Written problem 1:
According to the book column below, how many recently released titles does Cindy recommend each month?

——

WHAT TO READ This month’s picks include two historical-fiction titles, a novel about racial justice, a C.S. Lewis-inspired story, and a feel-good, romantic novel.

Buzz Reads is a column about books by reviewer Cindy Burnett. Each month, Cindy recommends five recently released titles.

Eight Perfect Hours by Lia Louis – This feel-good book provides an antidote to everything happening in the world right now. After leaving her class reunion frustrated and unhappy, Brit Noelle finds herself trapped in her car in the midst of a blizzard with a nearly dead cell phone. When handsome American Sam Attwood knocks on her car window offering help, the two proceed to spend the next eight hours together until morning arrives and the roads are cleared. Parting with no intention of seeing each other again, Sam and Noelle instead continually bump into each other and begin to wonder if fate has other plans for them. Eight Perfect Hours is a sweet story full of heart that will make readers believe in fate.

A Most Clever Girl by Stephanie Marie Thornton – Based on the true story of Cold War double agent Elizabeth Bentley, A Most Clever Girl chronicles Bentley’s life through her own eyes as told to a young woman who shows up on Bentley’s doorstep demanding answers to a secret she has learned about her own family. From her recruitment by the American Communist Party to creating the largest Russian spy network in the U.S., Bentley details her story and what happens when ideologies shift. 

Once Upon a Wardrobe by Patti Callahan – Callahan’s beautiful, magical, and captivating new book, Once Upon a Wardrobe, delves into the question of what inspired C.S. Lewis to create Narnia. Megs Devonshire studies math and science at Oxford and relies on facts versus intuition. When her terminally ill brother, George, becomes infatuated with a new book, The Lion, the Witch and the Wardrobe, and implores her to find out how Narnia came about, Megs finds herself visiting C.S. Lewis, an Oxford don, and his brother Warnie, hoping to answer George’s questions. Instead of providing her answers directly, however, Lewis tells her stories about his own life growing up, which she then relays each weekend to George. While Megs struggles to find the connections, George helps her understand the stories that Lewis relates and how they led to the creation of Narnia.

——

Written problem 2:
In the records below, count the lines that contain the string "objects". Give only the number.

——

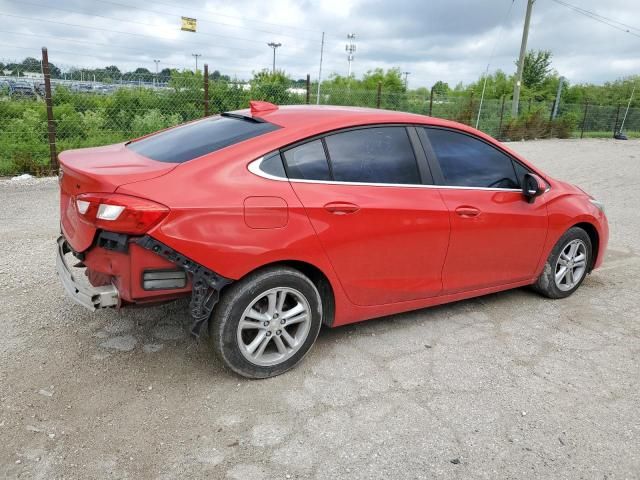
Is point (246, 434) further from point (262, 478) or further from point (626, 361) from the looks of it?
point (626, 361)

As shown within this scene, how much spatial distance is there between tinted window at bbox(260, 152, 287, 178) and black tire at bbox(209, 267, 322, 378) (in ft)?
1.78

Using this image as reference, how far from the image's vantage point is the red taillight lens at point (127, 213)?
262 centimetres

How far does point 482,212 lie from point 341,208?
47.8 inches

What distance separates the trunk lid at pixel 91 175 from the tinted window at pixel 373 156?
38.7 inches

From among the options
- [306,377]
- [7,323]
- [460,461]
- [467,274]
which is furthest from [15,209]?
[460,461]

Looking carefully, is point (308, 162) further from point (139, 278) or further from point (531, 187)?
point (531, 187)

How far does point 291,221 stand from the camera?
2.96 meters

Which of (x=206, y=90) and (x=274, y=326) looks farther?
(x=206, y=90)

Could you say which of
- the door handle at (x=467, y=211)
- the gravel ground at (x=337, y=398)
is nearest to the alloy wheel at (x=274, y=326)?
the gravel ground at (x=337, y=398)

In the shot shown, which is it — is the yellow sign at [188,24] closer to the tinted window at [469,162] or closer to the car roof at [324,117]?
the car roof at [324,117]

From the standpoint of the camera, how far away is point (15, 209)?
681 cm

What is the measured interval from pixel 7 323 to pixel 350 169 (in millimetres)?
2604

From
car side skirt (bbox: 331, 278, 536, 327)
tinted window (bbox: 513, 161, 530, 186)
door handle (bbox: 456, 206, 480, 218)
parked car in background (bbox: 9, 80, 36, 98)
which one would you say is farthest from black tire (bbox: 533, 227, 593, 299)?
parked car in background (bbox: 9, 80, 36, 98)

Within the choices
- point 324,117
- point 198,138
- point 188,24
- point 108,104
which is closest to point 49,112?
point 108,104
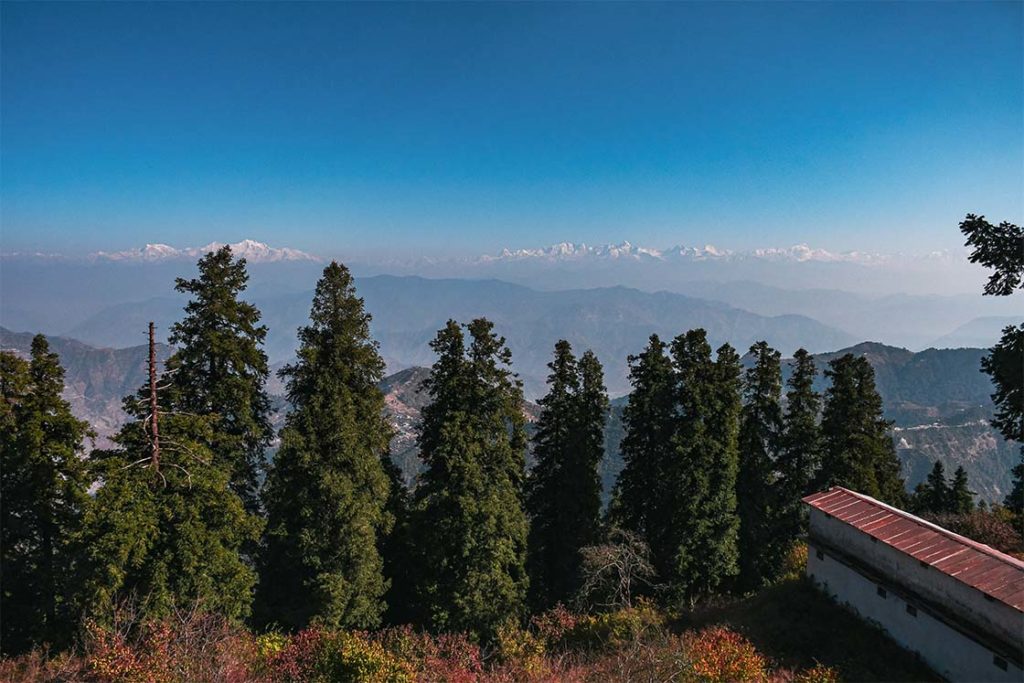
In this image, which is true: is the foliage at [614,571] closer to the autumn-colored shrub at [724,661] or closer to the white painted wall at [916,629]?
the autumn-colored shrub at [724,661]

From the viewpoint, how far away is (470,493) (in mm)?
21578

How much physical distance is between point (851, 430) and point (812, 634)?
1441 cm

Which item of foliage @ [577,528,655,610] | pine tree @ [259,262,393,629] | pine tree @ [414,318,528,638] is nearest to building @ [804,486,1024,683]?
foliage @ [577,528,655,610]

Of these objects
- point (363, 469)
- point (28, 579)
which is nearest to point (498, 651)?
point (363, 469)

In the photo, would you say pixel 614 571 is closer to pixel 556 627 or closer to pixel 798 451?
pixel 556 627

——

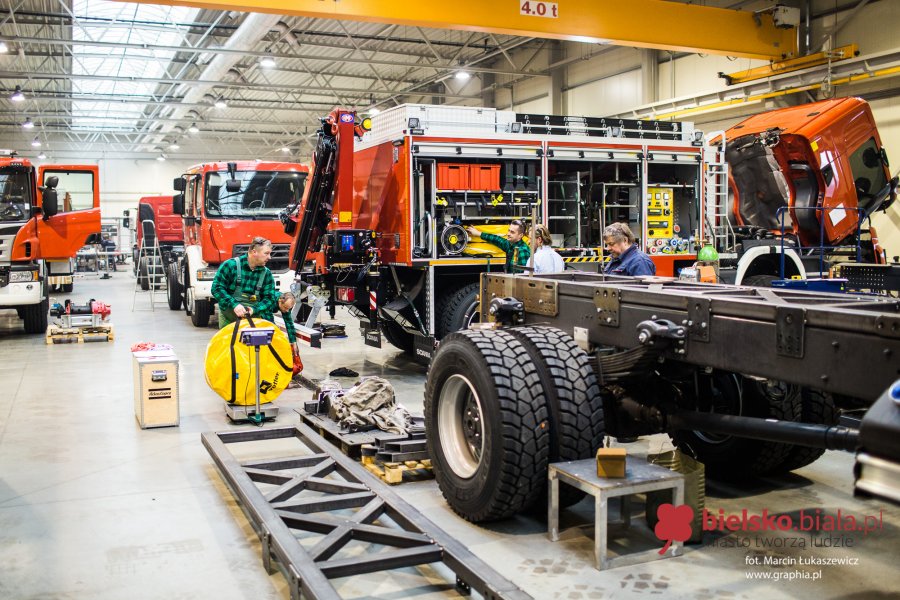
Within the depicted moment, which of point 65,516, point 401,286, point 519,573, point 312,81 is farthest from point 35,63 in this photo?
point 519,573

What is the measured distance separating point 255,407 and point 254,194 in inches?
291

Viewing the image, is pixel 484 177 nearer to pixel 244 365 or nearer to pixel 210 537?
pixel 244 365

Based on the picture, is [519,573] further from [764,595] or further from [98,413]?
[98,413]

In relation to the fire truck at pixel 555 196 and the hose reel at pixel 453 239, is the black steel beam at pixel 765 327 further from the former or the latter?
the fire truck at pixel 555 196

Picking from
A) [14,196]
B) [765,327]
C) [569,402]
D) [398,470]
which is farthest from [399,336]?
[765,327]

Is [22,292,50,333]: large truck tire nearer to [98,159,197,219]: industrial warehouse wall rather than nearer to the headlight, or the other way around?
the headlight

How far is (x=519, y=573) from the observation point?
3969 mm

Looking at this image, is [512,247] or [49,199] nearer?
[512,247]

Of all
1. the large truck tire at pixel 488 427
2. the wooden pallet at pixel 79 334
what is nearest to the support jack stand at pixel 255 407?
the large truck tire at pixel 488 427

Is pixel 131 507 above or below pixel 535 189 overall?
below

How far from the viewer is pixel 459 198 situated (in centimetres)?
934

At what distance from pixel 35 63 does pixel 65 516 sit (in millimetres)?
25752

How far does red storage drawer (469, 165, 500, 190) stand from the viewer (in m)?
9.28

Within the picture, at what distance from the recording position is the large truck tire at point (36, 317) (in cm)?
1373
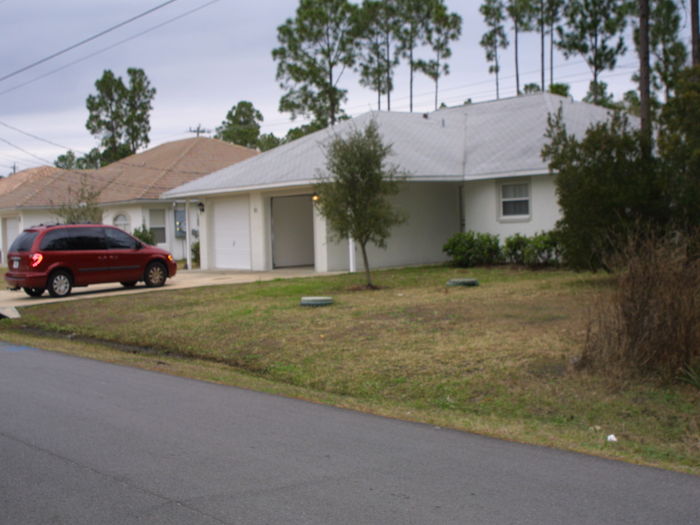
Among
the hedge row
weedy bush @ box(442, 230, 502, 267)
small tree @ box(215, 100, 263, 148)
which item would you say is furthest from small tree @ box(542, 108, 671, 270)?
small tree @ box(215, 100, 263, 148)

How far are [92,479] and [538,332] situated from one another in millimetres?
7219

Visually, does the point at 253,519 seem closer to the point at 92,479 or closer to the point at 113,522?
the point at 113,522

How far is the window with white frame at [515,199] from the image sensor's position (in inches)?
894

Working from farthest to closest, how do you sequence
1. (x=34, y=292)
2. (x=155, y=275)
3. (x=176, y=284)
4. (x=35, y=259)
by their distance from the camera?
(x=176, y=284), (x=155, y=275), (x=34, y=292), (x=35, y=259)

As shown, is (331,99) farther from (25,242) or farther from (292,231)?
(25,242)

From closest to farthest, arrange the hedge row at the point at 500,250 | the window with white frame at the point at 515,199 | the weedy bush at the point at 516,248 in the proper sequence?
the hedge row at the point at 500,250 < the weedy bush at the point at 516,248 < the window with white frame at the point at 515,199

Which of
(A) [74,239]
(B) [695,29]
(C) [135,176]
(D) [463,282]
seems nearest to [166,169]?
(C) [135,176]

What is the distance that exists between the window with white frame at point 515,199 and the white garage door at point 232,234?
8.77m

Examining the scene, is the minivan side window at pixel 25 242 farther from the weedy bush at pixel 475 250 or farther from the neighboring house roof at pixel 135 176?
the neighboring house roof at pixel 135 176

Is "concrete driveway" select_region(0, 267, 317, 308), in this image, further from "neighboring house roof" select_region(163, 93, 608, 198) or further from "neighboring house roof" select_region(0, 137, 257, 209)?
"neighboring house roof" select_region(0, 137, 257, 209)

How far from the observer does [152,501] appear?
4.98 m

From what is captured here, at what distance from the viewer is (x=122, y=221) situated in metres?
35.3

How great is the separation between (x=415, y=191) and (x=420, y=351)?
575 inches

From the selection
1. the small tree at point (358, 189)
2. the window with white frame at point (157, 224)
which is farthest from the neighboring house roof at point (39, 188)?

——

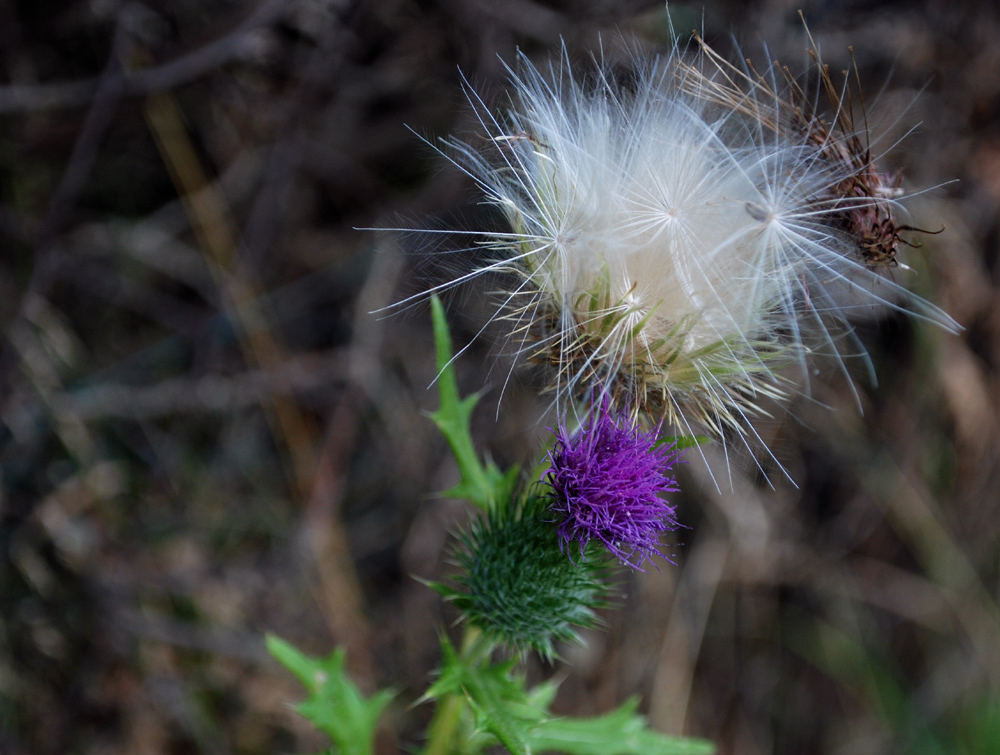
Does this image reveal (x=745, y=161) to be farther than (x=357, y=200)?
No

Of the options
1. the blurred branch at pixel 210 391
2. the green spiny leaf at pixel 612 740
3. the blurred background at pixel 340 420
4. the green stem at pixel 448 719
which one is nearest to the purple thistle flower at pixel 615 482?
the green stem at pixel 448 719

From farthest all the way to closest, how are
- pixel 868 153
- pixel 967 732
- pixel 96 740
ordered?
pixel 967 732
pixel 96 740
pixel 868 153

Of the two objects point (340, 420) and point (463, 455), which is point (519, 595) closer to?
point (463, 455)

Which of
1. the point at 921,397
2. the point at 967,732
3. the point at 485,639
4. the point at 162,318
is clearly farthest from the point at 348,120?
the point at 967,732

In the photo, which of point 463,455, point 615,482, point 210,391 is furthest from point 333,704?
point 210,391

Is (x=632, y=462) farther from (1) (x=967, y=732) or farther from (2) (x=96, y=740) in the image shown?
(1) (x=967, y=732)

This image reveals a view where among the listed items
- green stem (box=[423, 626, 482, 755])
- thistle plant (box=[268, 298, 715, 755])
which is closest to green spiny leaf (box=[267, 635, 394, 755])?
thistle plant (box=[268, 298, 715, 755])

——

Exercise response 1:
Five.

Exercise response 2:
2